Exercise aim: Read the records below. Copy each line where the string "scientific" occurs.

Saved data entries
_ _ _ _
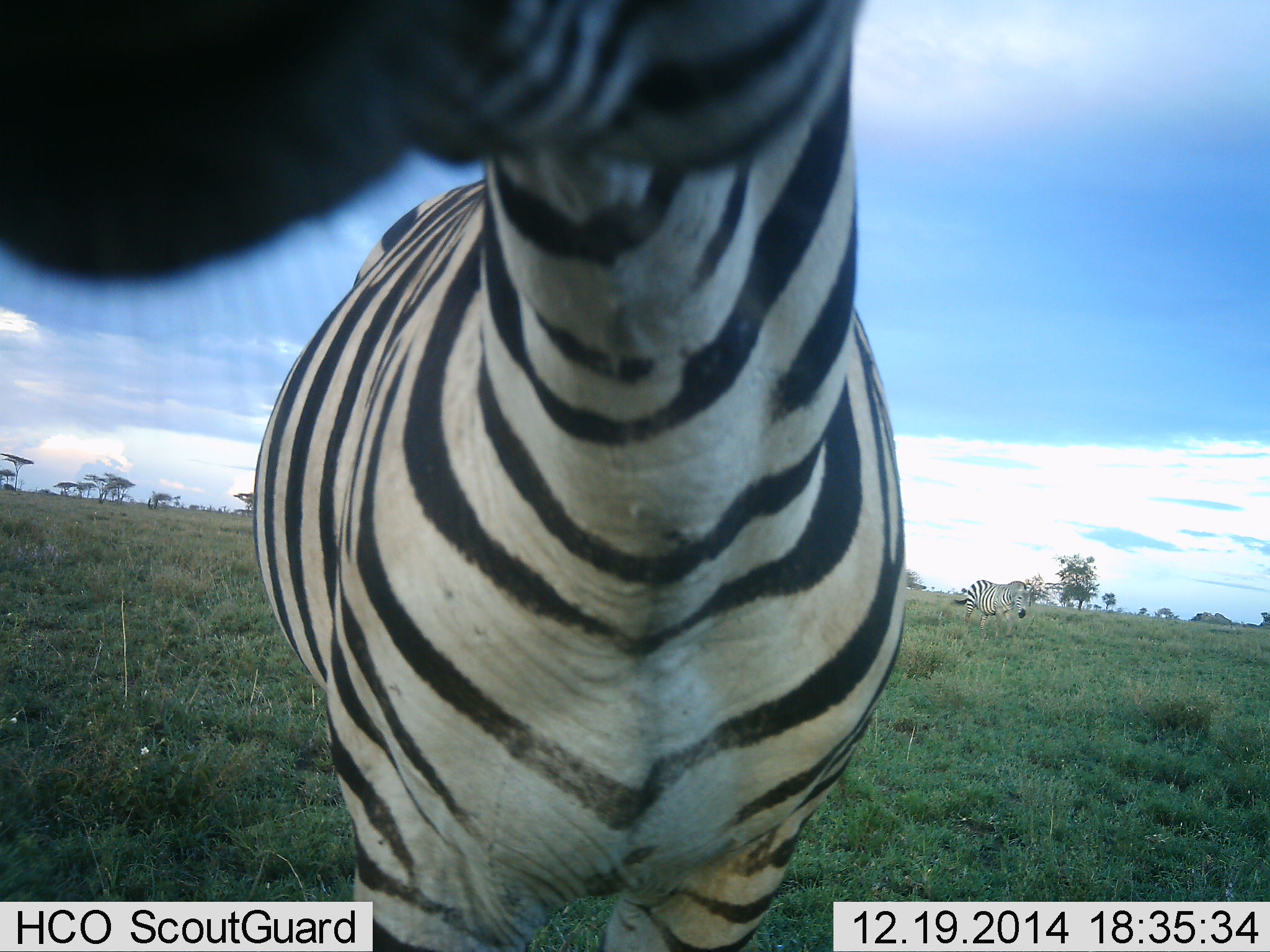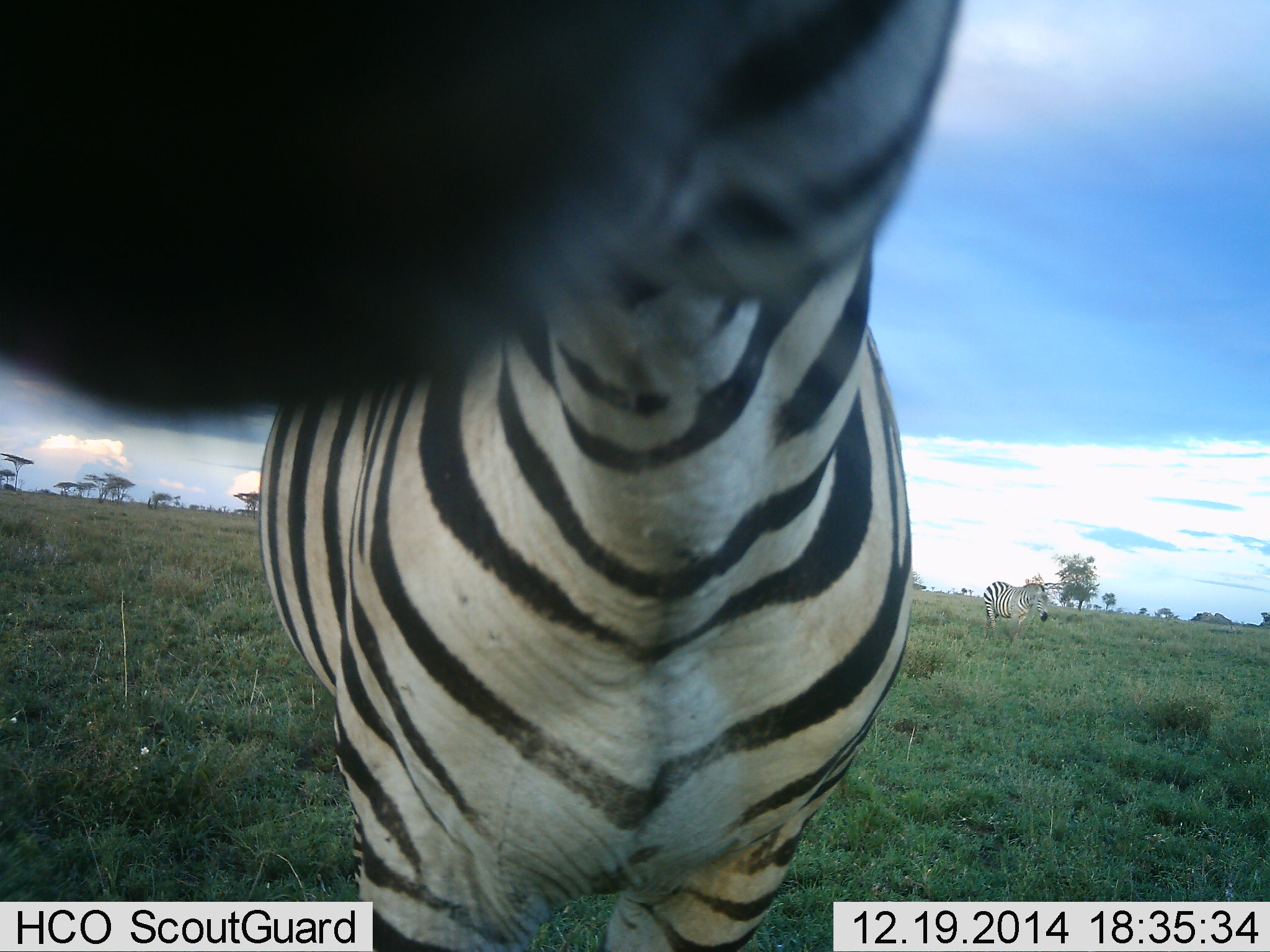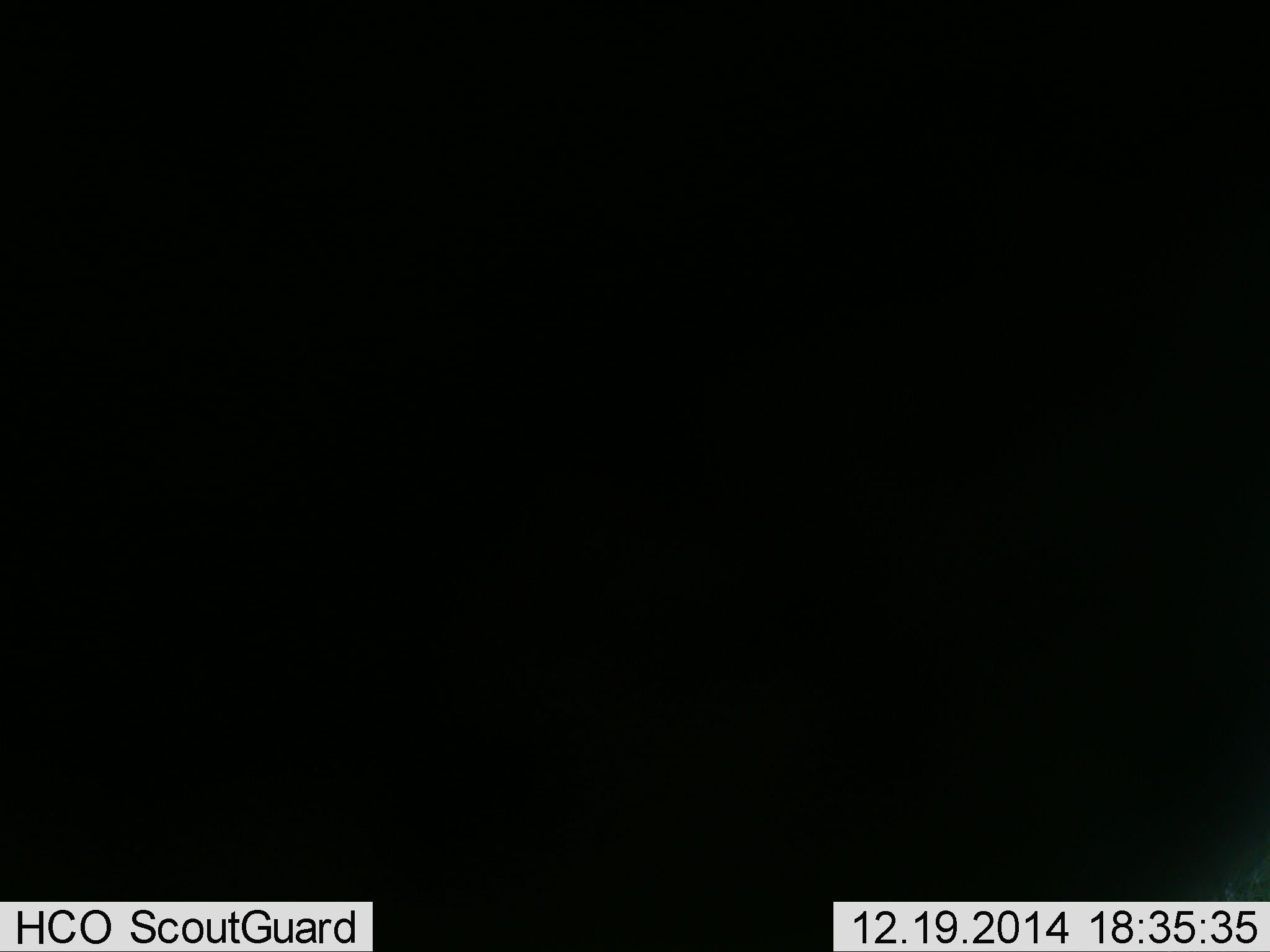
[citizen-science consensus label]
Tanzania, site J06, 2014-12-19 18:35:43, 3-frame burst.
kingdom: Animalia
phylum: Chordata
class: Mammalia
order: Perissodactyla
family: Equidae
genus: Equus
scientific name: Equus quagga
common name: plains zebra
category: zebra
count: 2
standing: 70%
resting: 0%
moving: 70%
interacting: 30%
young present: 0%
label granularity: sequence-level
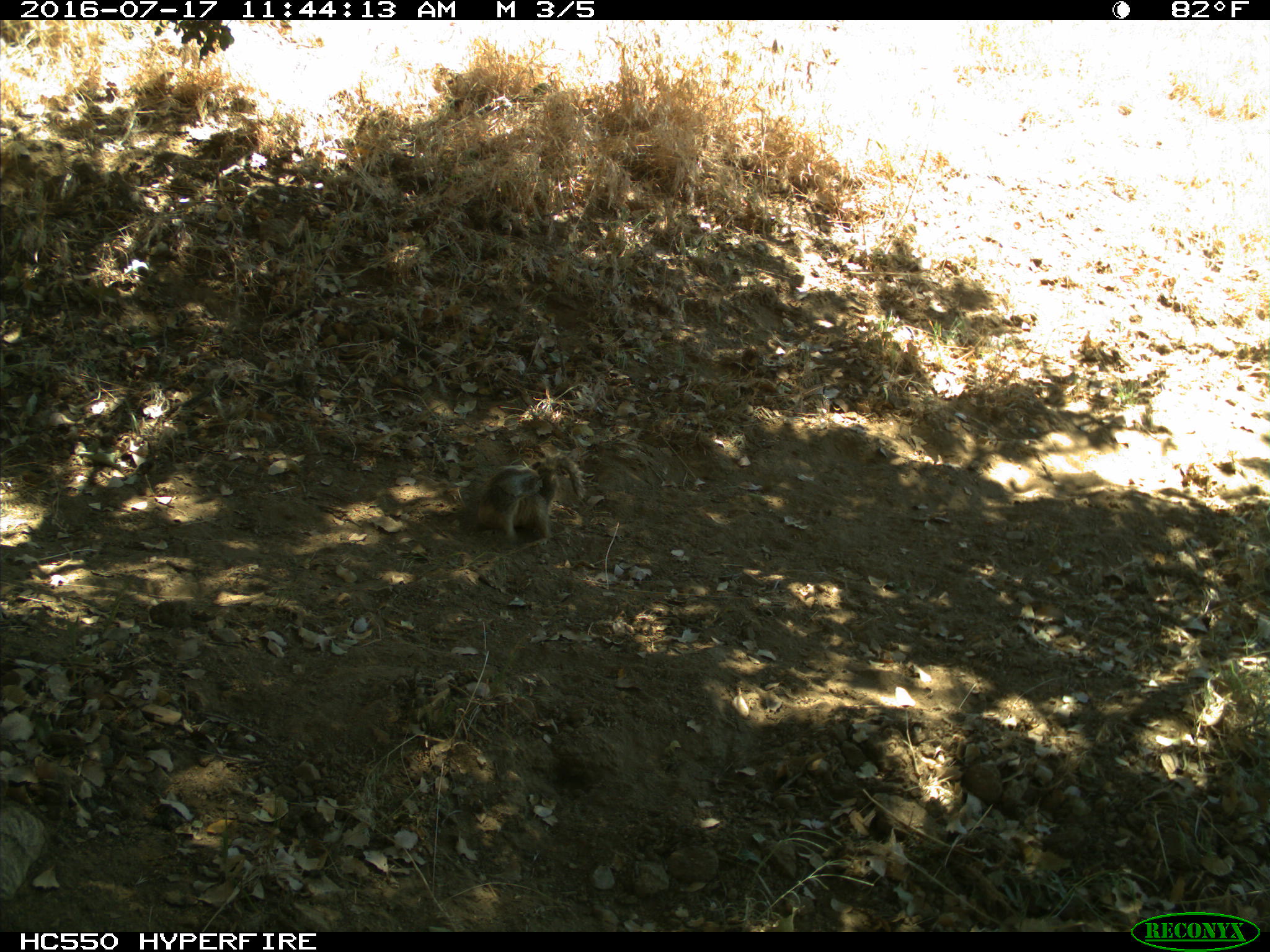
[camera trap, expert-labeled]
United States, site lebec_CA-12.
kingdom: Animalia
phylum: Chordata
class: Mammalia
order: Rodentia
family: Sciuridae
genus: Otospermophilus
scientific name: Otospermophilus beecheyi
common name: california ground squirrel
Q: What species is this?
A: Otospermophilus beecheyi (california ground squirrel).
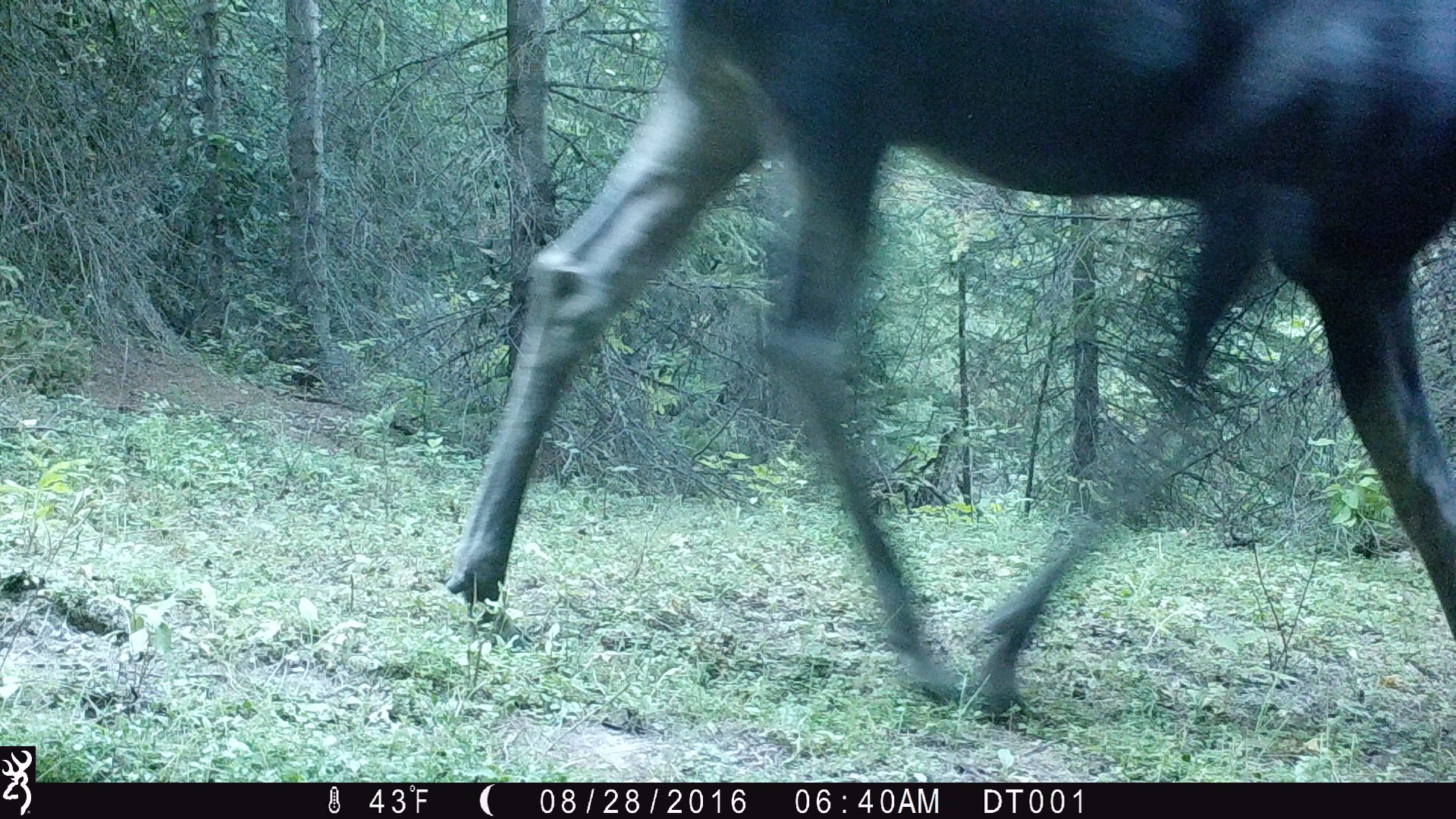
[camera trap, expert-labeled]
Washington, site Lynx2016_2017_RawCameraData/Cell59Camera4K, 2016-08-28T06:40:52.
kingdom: Animalia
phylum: Chordata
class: Mammalia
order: Artiodactyla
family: Cervidae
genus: Alces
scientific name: Alces alces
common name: moose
Alces alces (moose). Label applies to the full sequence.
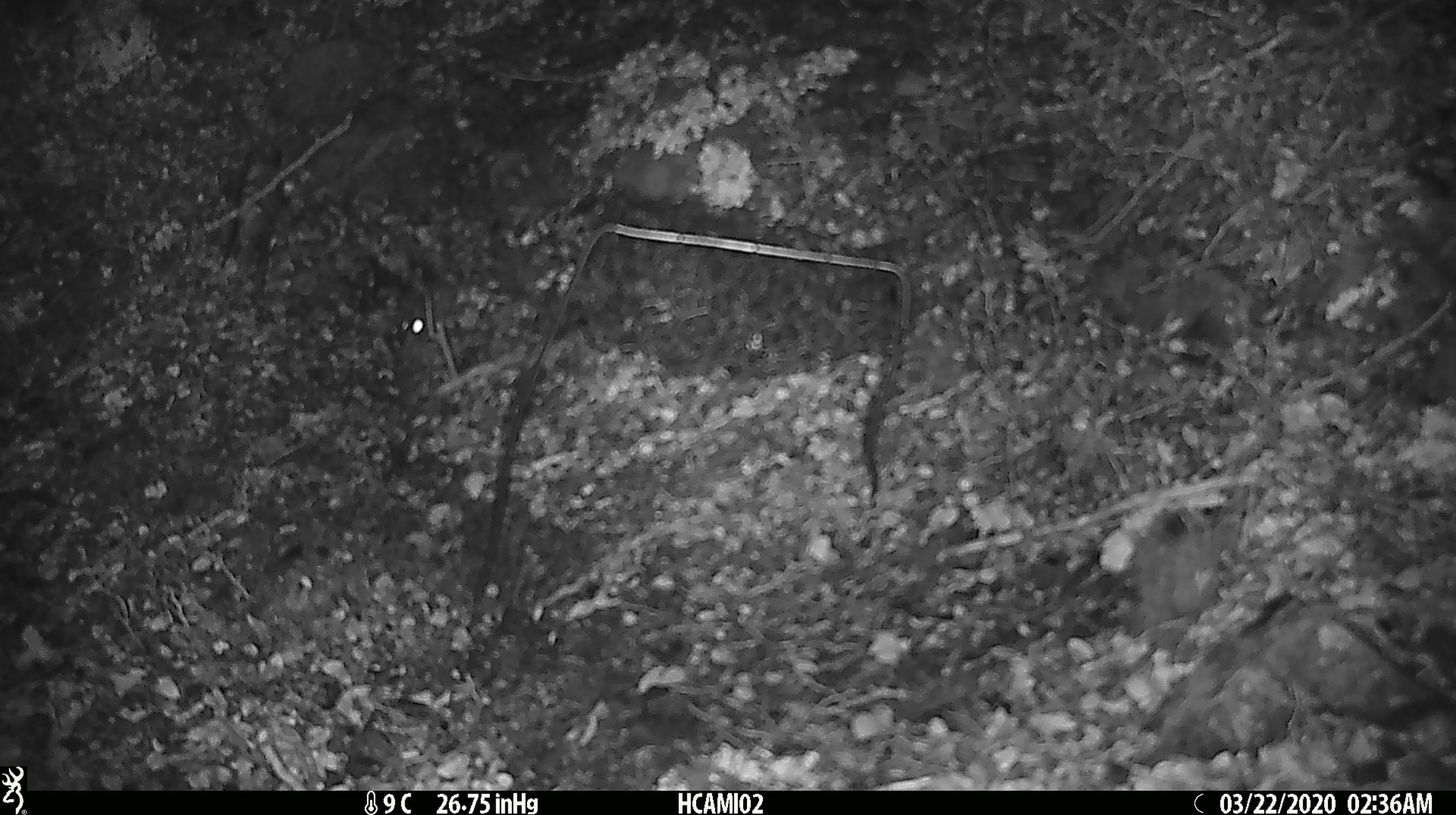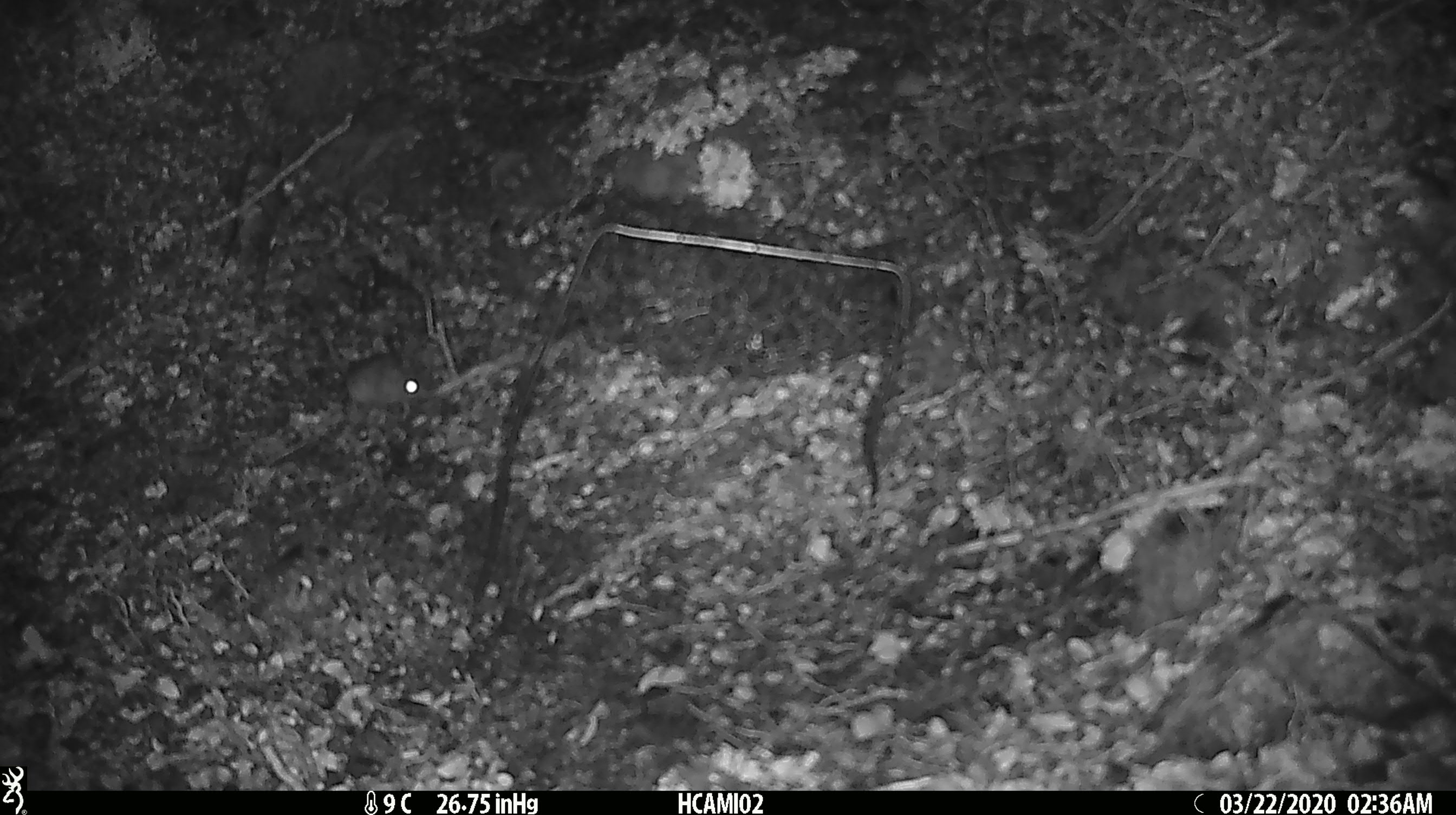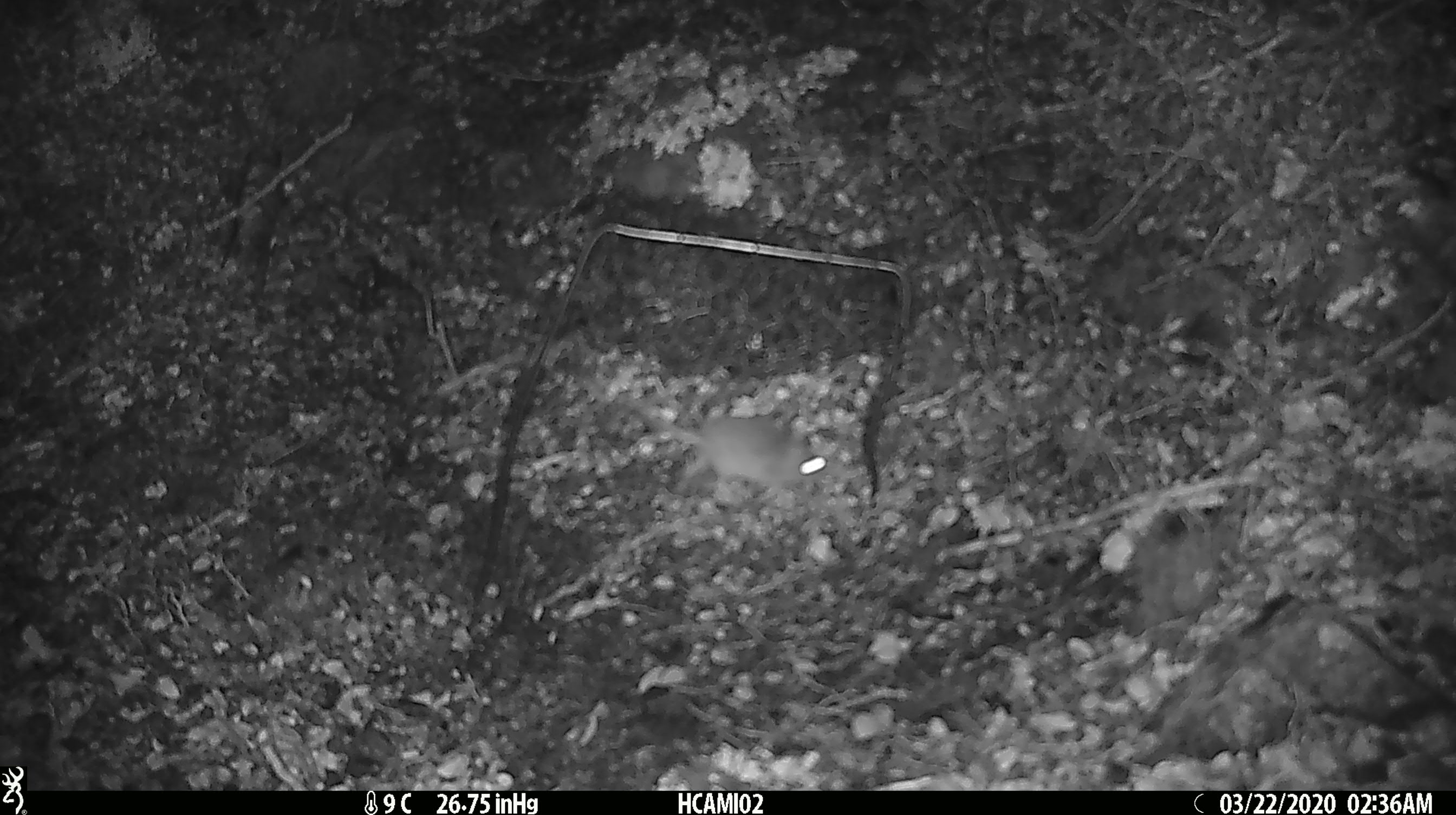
_ _ _ _
Response to this exercise:
scientific name: Equus quagga
scientific name: Otospermophilus beecheyi
scientific name: Alces alces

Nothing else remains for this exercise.